Melike öfkeyle, “Bunlar, Suriçi’nde yaşanan savaşın ardından zorla göç ettirme politikasının ve değişen etnik demografinin etkileri. İstedikleri de buydu zaten. Geçenlerde bir kafede oturuyorum. İçeriye bir çocuk girdi, mekanın sahibini sordu. Kadın çalışan da burada olmadığını söyleyince çocuk, küfürler savurmaya başladı. ‘Burada alkol satıyorsunuz, karı kız girip çıkıyor. Hepinizi temizleyeceğiz Allah’ın izniyle’ deyip gitti. Dehşete düştüm gerçekten. Kadına da sordum ‘kim bu’ diye. Sürekli gelip buna benzer şeyler söyleyip gidiyormuş. Babasıyla konuşmuşlar ama o da müdahale edemediğini, çocuğun evden kaçıp ‘abiler’ dediği kişiler ile vakit geçirdiğini söylemiş.”
İçeriye müşteriler girdi. Sakine yanlarına gidip ‘özel bir şey arıyor musunuz’ diye sordu. Birkaç anahtarlık alıp gittiler. Yanımıza gelen Sakine, “Geçenlerde ara sokaklardan birinde duvara ‘Tağut nedir’ yazan çocukları gördüm. Beni gördüler ama hiç rahatsız olmadılar. Sadece burada da değil şehirde birkaç yerde yazmışlar duvarlara” diye anlattı gördüklerini.

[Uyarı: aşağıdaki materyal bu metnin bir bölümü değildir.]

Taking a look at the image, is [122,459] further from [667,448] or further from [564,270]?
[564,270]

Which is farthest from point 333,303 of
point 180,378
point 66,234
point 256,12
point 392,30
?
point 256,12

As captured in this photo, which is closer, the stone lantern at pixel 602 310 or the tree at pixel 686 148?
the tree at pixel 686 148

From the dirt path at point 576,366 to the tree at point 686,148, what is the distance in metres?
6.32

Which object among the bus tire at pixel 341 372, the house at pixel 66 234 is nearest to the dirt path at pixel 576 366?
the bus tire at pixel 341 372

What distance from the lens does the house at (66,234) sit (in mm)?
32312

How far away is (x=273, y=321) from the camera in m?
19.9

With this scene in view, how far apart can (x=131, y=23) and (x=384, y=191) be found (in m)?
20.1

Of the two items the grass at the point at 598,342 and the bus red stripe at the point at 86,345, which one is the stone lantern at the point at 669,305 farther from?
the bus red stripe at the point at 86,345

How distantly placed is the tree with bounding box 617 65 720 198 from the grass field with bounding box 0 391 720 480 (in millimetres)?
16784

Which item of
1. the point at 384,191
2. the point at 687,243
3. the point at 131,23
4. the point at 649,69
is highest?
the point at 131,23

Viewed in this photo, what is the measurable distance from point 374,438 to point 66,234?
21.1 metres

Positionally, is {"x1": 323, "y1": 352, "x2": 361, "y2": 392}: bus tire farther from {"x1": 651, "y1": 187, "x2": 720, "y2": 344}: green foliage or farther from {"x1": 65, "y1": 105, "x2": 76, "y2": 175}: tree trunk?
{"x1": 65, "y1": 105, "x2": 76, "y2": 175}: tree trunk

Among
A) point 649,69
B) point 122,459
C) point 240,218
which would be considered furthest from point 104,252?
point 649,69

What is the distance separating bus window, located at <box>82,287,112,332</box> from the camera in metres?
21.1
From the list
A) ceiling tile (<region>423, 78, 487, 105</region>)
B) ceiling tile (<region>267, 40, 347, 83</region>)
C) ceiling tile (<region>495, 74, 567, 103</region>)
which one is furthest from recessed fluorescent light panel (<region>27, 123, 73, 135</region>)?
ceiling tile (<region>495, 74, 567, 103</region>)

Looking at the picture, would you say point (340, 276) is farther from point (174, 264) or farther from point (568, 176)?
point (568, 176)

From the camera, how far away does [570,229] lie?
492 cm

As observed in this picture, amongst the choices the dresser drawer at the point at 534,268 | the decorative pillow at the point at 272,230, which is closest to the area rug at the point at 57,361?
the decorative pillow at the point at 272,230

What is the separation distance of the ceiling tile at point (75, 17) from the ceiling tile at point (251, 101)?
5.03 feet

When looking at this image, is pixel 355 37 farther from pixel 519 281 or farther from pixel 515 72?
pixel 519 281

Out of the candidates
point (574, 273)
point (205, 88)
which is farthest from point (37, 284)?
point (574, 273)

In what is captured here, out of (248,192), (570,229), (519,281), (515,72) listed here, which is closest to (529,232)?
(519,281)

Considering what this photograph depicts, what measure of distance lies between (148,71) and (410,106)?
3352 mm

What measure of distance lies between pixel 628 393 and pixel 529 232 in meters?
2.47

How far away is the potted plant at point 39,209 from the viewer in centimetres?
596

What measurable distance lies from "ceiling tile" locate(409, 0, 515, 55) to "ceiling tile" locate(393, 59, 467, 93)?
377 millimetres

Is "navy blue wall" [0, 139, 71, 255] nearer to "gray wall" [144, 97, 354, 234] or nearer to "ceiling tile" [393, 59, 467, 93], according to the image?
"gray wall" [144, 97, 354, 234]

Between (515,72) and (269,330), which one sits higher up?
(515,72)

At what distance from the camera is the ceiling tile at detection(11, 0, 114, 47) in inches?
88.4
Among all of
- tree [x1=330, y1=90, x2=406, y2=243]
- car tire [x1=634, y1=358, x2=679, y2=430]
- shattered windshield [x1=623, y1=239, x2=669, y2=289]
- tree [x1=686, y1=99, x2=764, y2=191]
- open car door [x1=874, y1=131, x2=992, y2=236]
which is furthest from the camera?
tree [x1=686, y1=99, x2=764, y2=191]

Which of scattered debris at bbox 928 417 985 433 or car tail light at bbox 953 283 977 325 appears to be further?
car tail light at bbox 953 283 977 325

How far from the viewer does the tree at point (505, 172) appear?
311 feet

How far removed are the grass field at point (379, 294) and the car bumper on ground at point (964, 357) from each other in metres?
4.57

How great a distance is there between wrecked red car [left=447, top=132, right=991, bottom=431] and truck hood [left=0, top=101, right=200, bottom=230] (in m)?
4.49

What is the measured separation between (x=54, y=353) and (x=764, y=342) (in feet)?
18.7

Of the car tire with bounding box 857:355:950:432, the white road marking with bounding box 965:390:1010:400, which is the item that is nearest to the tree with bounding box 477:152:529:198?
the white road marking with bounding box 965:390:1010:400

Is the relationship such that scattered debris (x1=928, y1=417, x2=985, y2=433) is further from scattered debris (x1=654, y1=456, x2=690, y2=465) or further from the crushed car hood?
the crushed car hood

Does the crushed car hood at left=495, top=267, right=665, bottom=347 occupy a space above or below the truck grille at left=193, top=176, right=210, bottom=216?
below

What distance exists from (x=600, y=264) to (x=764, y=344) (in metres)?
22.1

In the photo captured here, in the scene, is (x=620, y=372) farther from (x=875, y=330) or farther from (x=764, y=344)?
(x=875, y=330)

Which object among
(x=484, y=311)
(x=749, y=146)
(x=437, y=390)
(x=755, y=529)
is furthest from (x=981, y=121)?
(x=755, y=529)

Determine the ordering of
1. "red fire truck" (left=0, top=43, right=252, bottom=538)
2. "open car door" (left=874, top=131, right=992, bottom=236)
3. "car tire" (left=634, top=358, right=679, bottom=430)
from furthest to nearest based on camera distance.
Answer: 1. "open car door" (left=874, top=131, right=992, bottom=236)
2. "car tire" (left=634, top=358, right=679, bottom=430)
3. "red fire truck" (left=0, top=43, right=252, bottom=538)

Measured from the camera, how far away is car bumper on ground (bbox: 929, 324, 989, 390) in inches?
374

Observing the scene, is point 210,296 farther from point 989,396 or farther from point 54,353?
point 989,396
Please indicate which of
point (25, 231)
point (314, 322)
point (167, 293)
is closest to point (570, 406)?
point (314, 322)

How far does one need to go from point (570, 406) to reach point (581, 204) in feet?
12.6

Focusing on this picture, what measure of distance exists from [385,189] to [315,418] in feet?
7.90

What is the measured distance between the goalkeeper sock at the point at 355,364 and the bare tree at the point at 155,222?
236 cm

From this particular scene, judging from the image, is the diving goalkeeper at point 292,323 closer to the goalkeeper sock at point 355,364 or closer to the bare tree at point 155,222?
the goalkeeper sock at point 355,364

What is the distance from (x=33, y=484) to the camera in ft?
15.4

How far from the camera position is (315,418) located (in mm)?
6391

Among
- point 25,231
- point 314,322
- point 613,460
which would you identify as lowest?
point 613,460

Rojda: “Harbiden o ne demek ya?”
Melike ise “Allah’tan başka bir şeye tapan insana denir. Ama sadece tapmak değil, oy veren, yoga yapan ya da burçları takip eden insan da ‘Tağut’ olarak adlandırılır” deyip ekliyor,
“Doğup büyüdüğüm mahalleyi tanıyamıyorum.”
Sakine ve Melike bu duruma kızıyor. Hep bir ağızdan, ‘bu kadar umutsuz değiliz’ deyip mahalleden ayrılmamayı, kadınların ve kurumların daha çok Suriçi’nde aktif olması gerektiğini vurguluyorlar.
Melike: “Bak biz evlerimizi, burayı terk etmiyoruz. O kadar güçlü değiller. Küçücük çocukların arkasına sığınıyorlar. Gerekirse sıfırdan başlarız. Onlar gelir biz mücadele ederiz, onlar gider. 90’larda başardık, yine başaracağız.”
Sakine konuyu dağıtmak istedi, “Bir Türk kahvesi daha içer miyiz” diye sordu.
Rojda, “Onun adı artık Türkiye kahvesi’’ diye lafa girdi. Bizler gülüşürken, Melike, “Halkları Türkiyeleliştiremedik ama kahveyi daha demokratik hale getirdik” diye ekledi.
Sakine: “O zaman bir Türkiye kahvesi daha içer miyiz?”